For their part, the rest of the Lansing’s researchers and deck crew were happy to watch the proceedings from one of Stanley’s British-style pubs. Given the alternative — another two days of violent rocking on the Weddell Sea — most gladly made this concession to Garner.
The cab of the farmer’s truck was small and fitted with two seats scavenged from a pair of tractors long ago petrified by age and rust. Garner and Zubov rode in the back with the five-cubic-foot crate housing Medusa and smaller boxes filled with the rest of their gear.
“Are there many potholes in the road?” Garner asked. He thought of Medusa’s more delicate instrumentation and wondered if they should take any exceptional packing precautions. He also anticipated the pilot’s answer.
“Potholes? So many you’ll hardly notice,” the pilot answered. During the entire journey back to the reserve airport, one or another of the truck’s wheels was continually lower than the rest as the vehicle jounced from one drop-out to the next. To the two pilots, still rattled from their landing at the small airfield, packing the two passengers onto the back of a sheep farmer’s truck along with their temperamental luggage to personally share in the discomfort of this pole-to-pole trek was immensely satisfying.
As the truck waggled and wrestled with the road, its straining diesel engine managing little more than fifteen miles per hour, Zubov uncapped a Coca-Cola he had purchased from a vending machine at the government dock. He tried to put the glass neck of the bottle to his lips without bashing himself in the teeth.
“We definitely need more stability in our lives,” he said.
“I think I’d prefer storm waves to this,” Garner said.
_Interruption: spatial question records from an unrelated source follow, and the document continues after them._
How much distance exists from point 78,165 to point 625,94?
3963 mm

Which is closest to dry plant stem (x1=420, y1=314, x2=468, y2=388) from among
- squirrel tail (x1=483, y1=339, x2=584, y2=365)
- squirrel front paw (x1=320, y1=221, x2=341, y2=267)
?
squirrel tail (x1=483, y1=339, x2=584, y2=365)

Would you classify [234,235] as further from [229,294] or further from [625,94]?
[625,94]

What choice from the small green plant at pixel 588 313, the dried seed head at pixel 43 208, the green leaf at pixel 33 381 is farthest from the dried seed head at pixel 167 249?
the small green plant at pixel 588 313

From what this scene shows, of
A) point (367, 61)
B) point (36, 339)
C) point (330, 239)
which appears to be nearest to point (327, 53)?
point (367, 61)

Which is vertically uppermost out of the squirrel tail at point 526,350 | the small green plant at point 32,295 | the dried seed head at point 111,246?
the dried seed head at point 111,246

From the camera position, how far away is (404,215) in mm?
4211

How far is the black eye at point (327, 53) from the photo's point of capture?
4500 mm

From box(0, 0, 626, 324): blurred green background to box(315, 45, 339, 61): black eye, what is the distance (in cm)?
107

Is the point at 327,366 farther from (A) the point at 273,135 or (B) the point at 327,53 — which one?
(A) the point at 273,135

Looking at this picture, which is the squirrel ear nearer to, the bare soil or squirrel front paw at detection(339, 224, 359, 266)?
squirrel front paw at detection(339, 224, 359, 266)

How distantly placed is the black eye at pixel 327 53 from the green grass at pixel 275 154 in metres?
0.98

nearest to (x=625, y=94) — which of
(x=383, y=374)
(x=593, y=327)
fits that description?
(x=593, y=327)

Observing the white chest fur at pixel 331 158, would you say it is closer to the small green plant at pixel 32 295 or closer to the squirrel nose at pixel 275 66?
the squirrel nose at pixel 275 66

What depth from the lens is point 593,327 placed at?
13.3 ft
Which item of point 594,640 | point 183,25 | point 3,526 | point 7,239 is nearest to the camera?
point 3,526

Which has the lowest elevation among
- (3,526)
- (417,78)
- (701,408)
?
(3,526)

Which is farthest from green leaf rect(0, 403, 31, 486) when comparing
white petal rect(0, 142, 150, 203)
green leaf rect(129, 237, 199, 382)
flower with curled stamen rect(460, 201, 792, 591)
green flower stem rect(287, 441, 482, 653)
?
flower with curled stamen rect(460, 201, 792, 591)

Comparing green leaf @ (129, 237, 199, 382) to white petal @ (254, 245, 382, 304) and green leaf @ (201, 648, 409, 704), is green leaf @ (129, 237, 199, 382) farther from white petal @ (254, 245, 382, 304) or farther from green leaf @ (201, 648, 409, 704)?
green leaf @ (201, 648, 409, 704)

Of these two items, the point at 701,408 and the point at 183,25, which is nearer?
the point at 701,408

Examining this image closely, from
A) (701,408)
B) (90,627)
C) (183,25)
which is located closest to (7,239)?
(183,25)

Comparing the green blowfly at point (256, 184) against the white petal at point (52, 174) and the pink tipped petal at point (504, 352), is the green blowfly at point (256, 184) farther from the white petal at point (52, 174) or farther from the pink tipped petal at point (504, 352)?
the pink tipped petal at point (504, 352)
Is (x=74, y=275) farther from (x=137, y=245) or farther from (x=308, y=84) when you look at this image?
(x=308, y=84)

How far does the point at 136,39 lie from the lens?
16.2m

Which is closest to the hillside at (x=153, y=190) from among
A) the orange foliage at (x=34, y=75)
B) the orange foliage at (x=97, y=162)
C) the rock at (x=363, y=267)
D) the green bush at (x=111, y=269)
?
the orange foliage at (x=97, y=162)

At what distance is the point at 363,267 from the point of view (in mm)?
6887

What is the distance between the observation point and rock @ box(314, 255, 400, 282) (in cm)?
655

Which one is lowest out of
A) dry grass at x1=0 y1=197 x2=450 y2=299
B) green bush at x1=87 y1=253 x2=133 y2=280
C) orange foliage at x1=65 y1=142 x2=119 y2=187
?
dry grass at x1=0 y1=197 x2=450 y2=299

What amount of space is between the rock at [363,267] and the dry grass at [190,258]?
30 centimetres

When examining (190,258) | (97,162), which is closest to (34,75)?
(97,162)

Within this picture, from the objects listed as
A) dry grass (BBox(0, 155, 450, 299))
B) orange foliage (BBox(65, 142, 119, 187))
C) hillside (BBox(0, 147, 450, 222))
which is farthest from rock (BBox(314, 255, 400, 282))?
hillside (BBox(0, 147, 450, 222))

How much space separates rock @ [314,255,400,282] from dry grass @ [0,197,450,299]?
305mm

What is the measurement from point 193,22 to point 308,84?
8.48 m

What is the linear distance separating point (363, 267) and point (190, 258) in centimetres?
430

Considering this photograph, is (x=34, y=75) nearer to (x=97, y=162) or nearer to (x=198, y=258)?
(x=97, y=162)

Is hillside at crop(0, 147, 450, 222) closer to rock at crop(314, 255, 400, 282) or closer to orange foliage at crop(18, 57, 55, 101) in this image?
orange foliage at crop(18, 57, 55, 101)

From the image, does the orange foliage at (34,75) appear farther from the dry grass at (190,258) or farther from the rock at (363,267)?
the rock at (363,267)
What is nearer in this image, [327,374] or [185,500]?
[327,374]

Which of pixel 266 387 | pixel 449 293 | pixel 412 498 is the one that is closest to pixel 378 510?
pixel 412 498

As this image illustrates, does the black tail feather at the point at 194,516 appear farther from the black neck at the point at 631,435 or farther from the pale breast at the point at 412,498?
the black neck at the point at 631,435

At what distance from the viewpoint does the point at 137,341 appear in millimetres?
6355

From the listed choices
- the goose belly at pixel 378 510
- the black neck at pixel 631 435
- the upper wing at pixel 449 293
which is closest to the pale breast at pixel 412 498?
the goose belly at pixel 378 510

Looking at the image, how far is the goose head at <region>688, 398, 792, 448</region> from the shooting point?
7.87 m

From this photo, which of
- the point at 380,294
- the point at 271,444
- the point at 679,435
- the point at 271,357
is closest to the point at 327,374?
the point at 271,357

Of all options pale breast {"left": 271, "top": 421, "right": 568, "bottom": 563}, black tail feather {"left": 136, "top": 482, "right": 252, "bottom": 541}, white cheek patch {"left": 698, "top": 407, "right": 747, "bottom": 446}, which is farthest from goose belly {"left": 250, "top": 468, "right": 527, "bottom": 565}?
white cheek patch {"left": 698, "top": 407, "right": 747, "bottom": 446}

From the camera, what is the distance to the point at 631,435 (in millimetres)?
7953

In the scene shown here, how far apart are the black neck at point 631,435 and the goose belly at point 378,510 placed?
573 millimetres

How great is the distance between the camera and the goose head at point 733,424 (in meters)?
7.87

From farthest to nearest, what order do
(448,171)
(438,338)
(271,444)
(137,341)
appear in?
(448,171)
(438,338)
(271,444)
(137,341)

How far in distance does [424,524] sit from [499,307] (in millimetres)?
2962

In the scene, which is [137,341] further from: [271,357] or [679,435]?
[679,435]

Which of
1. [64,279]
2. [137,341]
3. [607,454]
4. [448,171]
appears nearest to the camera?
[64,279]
“At least they’re more rhythmic.”
“And they don’t smell like sheep.”
The refueled, gleaming-white Lockheed Jetstar III waited for them at the reserve airport with all the misplaced elegance of a swan in a garbage dump. The jet was custom built as a “combi,” in pilot parlance, with a horizontally hinged door for large cargo while retaining a reduced number of seats in a comfortable passenger cabin.
The Jetstar was probably the most advanced technology the airfield had seen since the British-Argentine conflict of 1982.
The airport wasn’t the only one serving the Falklands’ highly elastic population of about two thousand citizens, but it was the closest facility for the Lansing among the collection of nearly two hundred Islas Malvinas, as the Argentines knew them. With the approach of winter, the seasonal facility had been almost entirely shut down, with most of the field equipment stored in half a dozen dilapidated cargo hangars. The smell of spilled fuel and grease and the aroma from an exposed landfill wafted over the pitted tarmac from an adjoining field.
“You guys landed on this’?” Zubov said, impressed.
“Yes, we did,” Dunning replied, in a tone suggesting that he expected an apology from his charges.